Methods: Five surgical techniques (SurgiTie; LigaSure; Ultracision® Harmonic Scalpel [UAS]; Suction+Clip; Suction+thoracoabdominal stapler [TA]) for partial liver lobectomy in dogs were evaluated and compared for total surgical time and intraoperative blood loss. Body weight, activated clotting time (ACT), heart rate, and intraoperative blood pressure (BP) were recorded. Blood loss was determined by adding the weight of the blood soaked sponges during surgery (1 g=1 mL) to the amount of suctioned blood (mL). Surgical time (in seconds) was determined from the start of the lobectomy until cessation of bleeding from the stump. Mean surgical time and mean blood loss for each technique were compared using a Tukey's multiple comparison test.

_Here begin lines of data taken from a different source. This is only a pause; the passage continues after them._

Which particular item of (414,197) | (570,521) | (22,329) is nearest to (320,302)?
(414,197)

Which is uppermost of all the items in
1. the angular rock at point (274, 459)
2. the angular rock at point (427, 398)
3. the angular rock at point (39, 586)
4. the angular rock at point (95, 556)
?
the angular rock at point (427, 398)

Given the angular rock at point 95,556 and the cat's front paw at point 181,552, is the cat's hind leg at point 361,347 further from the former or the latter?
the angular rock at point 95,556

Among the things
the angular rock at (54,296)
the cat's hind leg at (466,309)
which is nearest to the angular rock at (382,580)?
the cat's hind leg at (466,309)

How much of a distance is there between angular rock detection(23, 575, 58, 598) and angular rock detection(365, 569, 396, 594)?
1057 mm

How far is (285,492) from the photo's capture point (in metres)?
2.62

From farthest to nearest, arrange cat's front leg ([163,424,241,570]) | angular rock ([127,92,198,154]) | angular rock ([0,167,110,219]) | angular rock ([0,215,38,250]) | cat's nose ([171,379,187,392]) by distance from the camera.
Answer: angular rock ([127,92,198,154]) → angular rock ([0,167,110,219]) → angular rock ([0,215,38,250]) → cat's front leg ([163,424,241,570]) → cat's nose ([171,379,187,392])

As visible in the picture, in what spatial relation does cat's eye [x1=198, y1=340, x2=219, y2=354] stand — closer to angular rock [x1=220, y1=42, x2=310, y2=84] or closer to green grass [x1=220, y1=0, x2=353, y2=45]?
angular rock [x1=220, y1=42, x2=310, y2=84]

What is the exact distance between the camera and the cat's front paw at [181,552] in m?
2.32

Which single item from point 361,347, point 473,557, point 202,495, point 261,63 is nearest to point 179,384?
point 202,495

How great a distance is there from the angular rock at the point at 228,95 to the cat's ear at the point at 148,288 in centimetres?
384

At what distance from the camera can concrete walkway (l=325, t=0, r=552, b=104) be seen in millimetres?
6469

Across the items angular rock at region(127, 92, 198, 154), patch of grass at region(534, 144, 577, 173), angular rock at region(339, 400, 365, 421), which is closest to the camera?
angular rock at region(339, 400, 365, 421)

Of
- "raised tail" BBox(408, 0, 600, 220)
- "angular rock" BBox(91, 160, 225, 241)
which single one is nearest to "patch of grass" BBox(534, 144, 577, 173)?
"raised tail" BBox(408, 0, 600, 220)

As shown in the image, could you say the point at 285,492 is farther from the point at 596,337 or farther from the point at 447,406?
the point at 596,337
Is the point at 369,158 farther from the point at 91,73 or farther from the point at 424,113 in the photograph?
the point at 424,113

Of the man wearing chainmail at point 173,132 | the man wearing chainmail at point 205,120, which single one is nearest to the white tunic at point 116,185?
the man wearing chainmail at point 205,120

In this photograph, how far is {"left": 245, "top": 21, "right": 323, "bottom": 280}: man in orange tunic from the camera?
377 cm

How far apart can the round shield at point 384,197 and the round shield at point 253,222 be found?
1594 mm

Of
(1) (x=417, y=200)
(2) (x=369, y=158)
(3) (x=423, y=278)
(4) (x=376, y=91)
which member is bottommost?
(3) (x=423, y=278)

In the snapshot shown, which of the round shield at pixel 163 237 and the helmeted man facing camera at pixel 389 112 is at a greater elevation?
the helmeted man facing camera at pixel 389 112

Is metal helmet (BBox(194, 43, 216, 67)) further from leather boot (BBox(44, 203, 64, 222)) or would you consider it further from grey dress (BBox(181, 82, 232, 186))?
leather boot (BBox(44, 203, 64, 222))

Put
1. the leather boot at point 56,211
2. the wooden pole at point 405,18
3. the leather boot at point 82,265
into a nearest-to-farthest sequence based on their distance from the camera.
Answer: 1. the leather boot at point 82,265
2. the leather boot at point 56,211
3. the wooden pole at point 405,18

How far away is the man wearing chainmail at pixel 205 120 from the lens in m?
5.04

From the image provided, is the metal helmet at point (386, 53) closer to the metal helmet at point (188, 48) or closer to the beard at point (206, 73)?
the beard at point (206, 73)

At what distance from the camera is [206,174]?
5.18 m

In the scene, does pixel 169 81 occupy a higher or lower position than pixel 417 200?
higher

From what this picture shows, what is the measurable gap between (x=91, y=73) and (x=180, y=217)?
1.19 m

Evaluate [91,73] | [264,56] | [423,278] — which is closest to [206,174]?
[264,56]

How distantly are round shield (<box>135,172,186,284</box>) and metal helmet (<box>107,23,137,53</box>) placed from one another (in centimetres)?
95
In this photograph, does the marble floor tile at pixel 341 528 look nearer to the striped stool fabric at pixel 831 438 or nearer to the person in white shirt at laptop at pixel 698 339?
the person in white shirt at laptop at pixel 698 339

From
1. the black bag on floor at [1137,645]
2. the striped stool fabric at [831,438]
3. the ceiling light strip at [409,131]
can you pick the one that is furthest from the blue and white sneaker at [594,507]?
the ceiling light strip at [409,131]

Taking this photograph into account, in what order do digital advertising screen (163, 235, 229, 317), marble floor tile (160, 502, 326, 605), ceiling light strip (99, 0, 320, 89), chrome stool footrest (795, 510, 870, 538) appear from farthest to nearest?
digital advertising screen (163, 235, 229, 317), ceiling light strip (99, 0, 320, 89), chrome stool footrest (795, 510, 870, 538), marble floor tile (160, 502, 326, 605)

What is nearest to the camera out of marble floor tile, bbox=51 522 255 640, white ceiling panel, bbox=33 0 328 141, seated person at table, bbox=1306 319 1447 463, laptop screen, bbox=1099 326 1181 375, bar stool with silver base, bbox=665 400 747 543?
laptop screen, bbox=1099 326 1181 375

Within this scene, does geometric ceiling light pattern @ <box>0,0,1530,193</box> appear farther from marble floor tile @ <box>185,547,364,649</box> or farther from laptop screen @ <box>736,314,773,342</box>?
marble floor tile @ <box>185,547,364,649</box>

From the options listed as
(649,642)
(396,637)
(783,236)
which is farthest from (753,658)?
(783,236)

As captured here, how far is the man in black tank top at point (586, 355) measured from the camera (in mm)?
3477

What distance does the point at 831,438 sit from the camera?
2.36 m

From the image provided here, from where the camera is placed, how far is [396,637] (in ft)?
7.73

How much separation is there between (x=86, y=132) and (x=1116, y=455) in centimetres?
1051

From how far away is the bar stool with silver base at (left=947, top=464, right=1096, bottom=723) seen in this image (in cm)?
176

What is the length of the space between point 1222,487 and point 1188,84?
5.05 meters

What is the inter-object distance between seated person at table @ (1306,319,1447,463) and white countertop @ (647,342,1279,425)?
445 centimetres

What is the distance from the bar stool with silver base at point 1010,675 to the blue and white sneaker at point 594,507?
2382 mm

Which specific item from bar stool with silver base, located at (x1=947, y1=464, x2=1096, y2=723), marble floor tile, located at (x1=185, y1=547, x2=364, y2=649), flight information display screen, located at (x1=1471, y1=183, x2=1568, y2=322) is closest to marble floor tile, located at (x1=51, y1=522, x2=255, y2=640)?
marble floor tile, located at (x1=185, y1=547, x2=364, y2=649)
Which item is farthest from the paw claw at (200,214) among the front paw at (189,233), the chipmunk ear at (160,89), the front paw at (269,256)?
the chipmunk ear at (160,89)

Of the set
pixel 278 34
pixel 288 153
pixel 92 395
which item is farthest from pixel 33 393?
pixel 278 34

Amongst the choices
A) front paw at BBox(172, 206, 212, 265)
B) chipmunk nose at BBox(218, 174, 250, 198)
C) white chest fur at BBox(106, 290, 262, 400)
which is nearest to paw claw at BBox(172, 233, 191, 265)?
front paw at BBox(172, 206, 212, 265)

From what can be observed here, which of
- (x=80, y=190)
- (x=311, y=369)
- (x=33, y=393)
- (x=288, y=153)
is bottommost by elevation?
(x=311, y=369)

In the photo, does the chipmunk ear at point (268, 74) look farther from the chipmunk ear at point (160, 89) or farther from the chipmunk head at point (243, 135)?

Results: No significant differences were found between dogs for weight, ACT, heart rate, and intraoperative BP. No complications were seen with the SurgiTie technique in 9 of 10 cases. There was no significant difference in surgical time between techniques however there was a significant difference for blood loss; the Suction+Clip method had significantly more blood loss than the other techniques.

Conclusions: Skeletonization of the lobar vessels before individually clipping them (Suction+Clip) resulted in a higher blood loss than using Suction+TA, UAS, SurgiTie or the LigaSure device. The SurgiTie appears to be an acceptable method for partial liver lobectomy.

Clinical Relevance: Although skeletonization and individually clipping the vessels had the highest blood loss, it still was <7.5% of total blood volume. All 5 techniques should be safe for clinical use in small to medium sized dogs up to 26 kg.